Sound returned in a rush. Thunder exploded overhead and wind rustled. The semiconscious people at the bottom of the staircase groaned and tried to stand up. Gavin’s wings chimed their single soft note. And Su Shun’s voice cut through it all. At his order, Gavin pulled the Impossible Cube out of the Ebony Chamber. The red radiance came with it. He tried to back away with it, but Su Shun barked another order. The Jade Hand glowed, and Gavin froze into a statue.
Alice struck. The rock smacked Su Shun’s head. It made a sound very much like a muffled bell. Alice had hit the metal part of his skull. Su Shun turned, an expression of surprise and anger on his half-brass face. With quick reflexes he caught her wrist and wrenched the rock away before she could hit again. Pain bit her arm, and she dropped to the rock. Frantic, Alice tried to scratch his eyes with her spider gauntlet’s claws, but he was a soldier and moved easily out of the way. He was laughing again, toying with her. How was it that he always gained the upper hand? She raged and fought, but he held her wrist and moved with her. It was like dancing with a snake. He was enjoying this. Behind him, Gavin stood motionless, holding the Impossible Cube. It had shifted from red to orange, and a low thrumming pushed against the air. At once Alice knew what was happening. She had seen the Impossible Cube run through the spectrum of colors before, from red to orange to yellow on up, and when it reached violet at the top, it would do something dreadful. It had torn time itself twice before. Now it held all the power of its infinite opposite.

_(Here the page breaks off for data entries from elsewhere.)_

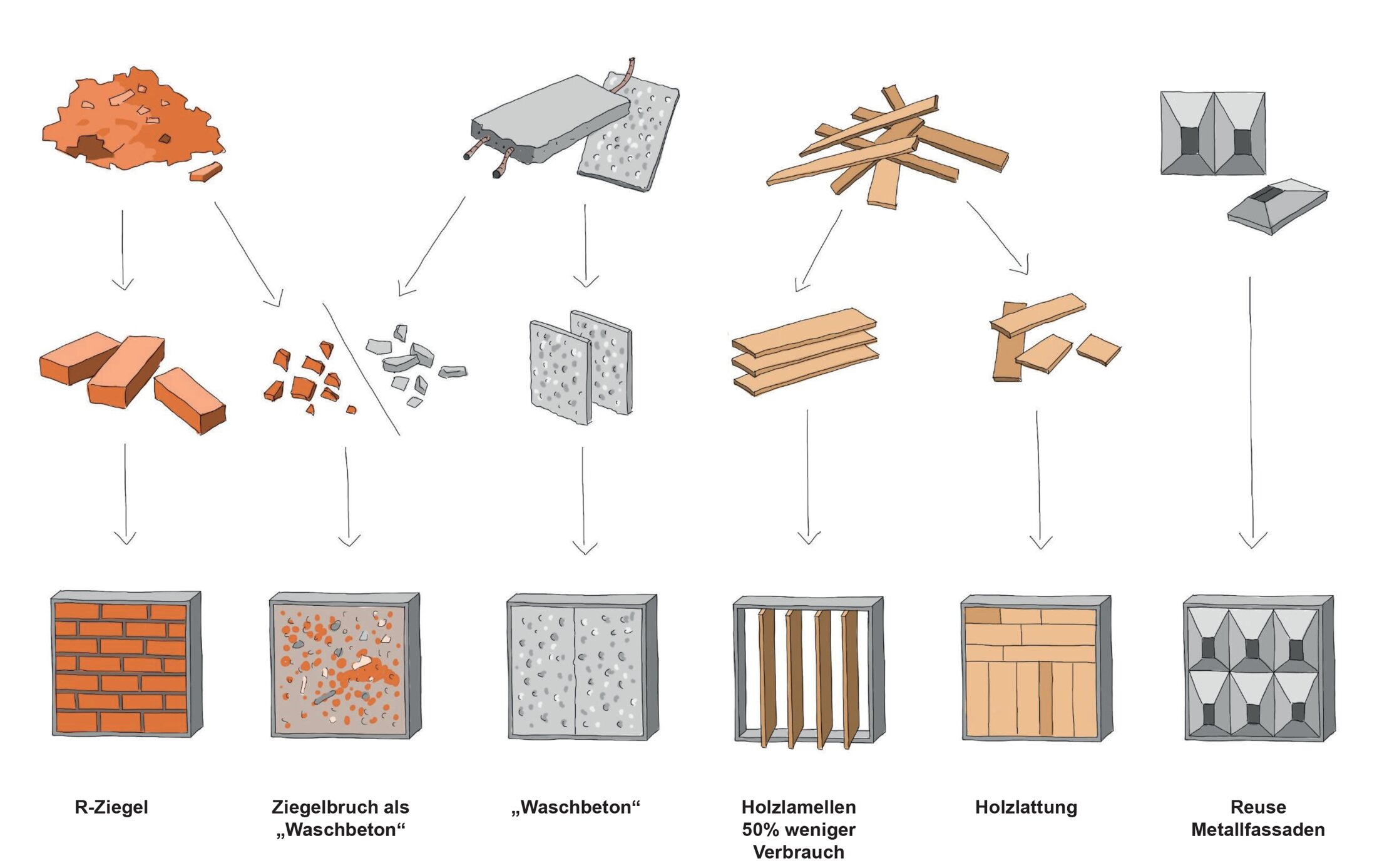 R-Ziegel

Ziegelbruch als „Waschbeton“

„Waschbeton“

Holzlamellen 50% weniger Verbrauch

Holzlattung

Reuse Metallfassaden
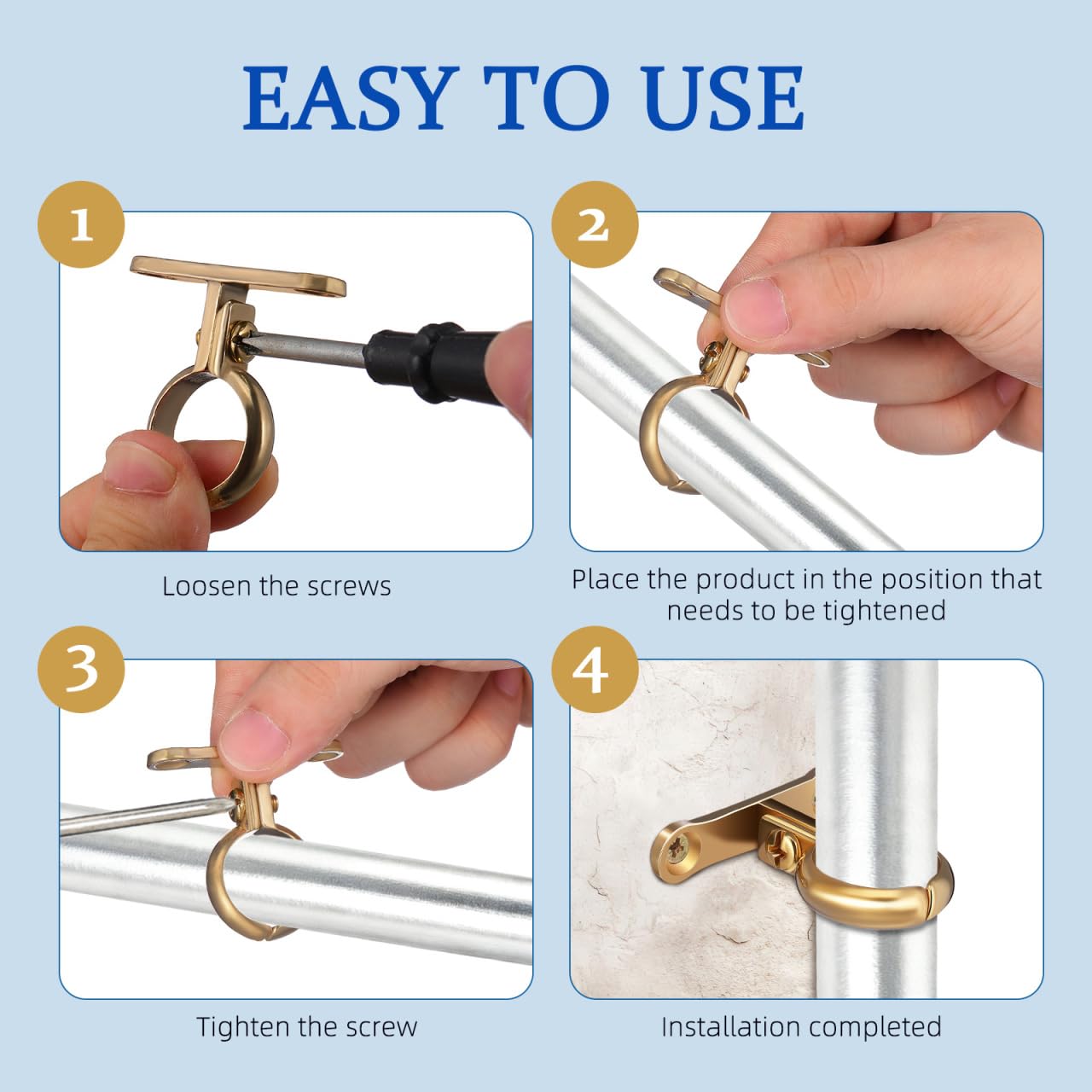 EASY TO USE

1

Loosen the screws

2

Place the product in the position that needs to be tightened

3

Tighten the screw

4

Installation completed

“Flood and plague will destroy us if you don’t cure the world.”
The clockwork plague had created the Impossible Cube and the Ebony Chamber. Together, they could warp the forces that held the world in place, crack continents, and send floods all over the world. And it would
happen in a very few moments.
Su Shun twisted Alice’s wrist, forcing her to her knees. Clearly he’d had enough. His other hand locked around the back of her neck, and she didn’t doubt he had the strength to snap the bones. His grip cut off her air. She gasped, trying to breathe.
And then Alice reached up to the wire sword at Su Shun’s belt. Her fingers found the switch on the hilt and flicked it on. Before Su Shun quite knew what she was doing, she yanked. The vibrating blade slipped free, scoring Su Shun’s side. He screamed with the unexpected pain and let go. From her knees, Alice punched him in the groin with her gauntlet. Iron crunched through lacquer, and she felt the impact of metal on flesh all the way up her arm. Su Shun stiffened and dropped without a sound.
Alice found herself standing above him, holding the vibrating sword and staring at the shallow gash she had opened up along his side. The cable from the hilt of the sword still led to the battery pack on Su Shun’s back. Su Shun made a feeble attempt to grab at Alice. With a snarl of anger that surprised even her, she kicked him in the meat half of his face. He went still. She stood over him, panting.
Gavin remained where he was on the steps with the Impossible Cube. It glowed yellow now. Power radiated off it in waves, and the stones beneath Alice’s feet shuddered. A section of the red wall surrounding the Forbidden City crumbled and splashed into the moat. Alice looked at the Jade Hand at the end of Su Shun’s arm and then at Gavin. He wanted to move, but Su Shun’s last orders stopped him, though he panted with the effort of trying to defy it. His eyes flicked a glance at the Cube, then at the sky.